╭──

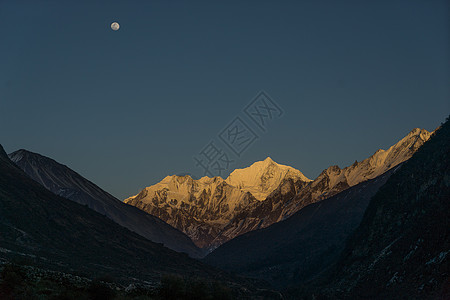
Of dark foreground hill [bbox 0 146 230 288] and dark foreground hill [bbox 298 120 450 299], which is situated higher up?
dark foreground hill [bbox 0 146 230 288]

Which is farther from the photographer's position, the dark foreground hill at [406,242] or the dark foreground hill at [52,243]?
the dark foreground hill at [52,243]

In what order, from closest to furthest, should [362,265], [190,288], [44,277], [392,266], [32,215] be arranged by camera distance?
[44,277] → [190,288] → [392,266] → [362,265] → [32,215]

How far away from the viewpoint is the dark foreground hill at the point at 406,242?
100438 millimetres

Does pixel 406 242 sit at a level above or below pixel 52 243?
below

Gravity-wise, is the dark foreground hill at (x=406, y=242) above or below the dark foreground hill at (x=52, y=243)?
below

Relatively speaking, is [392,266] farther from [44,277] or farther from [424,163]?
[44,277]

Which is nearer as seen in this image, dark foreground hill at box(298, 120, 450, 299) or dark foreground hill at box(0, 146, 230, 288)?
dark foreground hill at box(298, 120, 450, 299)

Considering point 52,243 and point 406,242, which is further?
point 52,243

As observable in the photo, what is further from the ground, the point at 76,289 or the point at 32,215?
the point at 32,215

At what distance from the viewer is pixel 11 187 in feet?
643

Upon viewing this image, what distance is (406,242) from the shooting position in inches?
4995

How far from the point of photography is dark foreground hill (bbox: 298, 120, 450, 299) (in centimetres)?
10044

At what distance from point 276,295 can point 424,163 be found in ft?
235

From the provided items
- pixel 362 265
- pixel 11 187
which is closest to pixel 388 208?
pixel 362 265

╰──
╭──

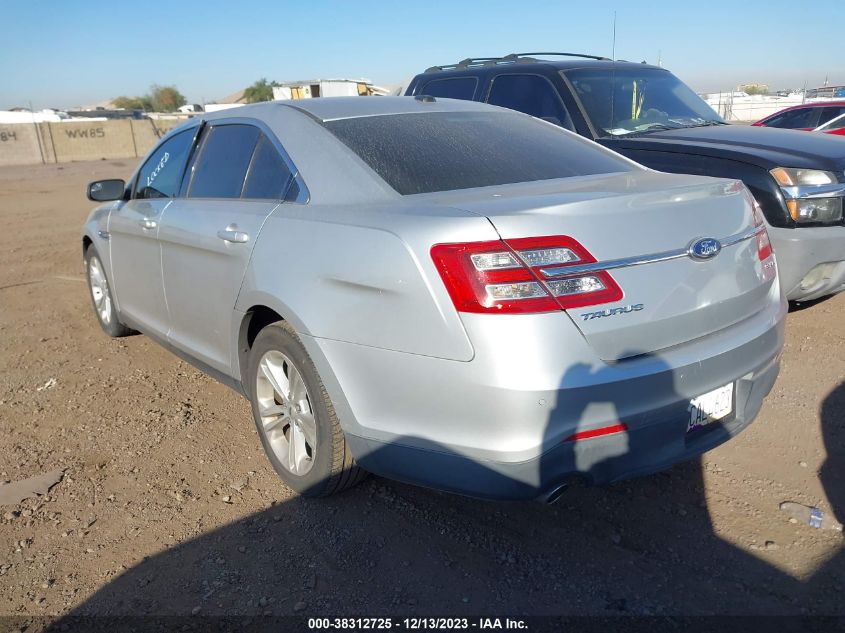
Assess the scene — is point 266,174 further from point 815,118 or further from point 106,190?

╰──
╭──

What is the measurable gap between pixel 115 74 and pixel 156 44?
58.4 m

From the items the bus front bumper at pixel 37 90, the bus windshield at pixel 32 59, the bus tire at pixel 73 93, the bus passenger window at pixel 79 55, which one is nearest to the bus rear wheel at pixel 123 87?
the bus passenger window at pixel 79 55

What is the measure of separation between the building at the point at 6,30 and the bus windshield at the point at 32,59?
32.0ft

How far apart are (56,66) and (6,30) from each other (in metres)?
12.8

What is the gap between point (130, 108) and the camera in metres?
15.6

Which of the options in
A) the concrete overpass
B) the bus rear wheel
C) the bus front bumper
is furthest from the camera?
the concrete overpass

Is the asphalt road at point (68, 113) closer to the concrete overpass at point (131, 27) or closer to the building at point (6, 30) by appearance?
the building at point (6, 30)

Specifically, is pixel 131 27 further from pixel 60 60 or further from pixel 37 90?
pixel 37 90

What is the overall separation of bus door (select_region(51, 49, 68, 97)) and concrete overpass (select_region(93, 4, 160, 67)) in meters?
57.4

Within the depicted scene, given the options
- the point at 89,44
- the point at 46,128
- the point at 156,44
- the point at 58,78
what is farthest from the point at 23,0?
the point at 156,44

╰──

_THE EXERCISE_
From the material above, copy out each line that contains the word "position".

_RESULT OF THIS EXERCISE_
Which is farther from the photographer's position, the dark foreground hill at [406,242] or the dark foreground hill at [52,243]?
Upon viewing this image, what distance is (406,242) from the shooting position in inches?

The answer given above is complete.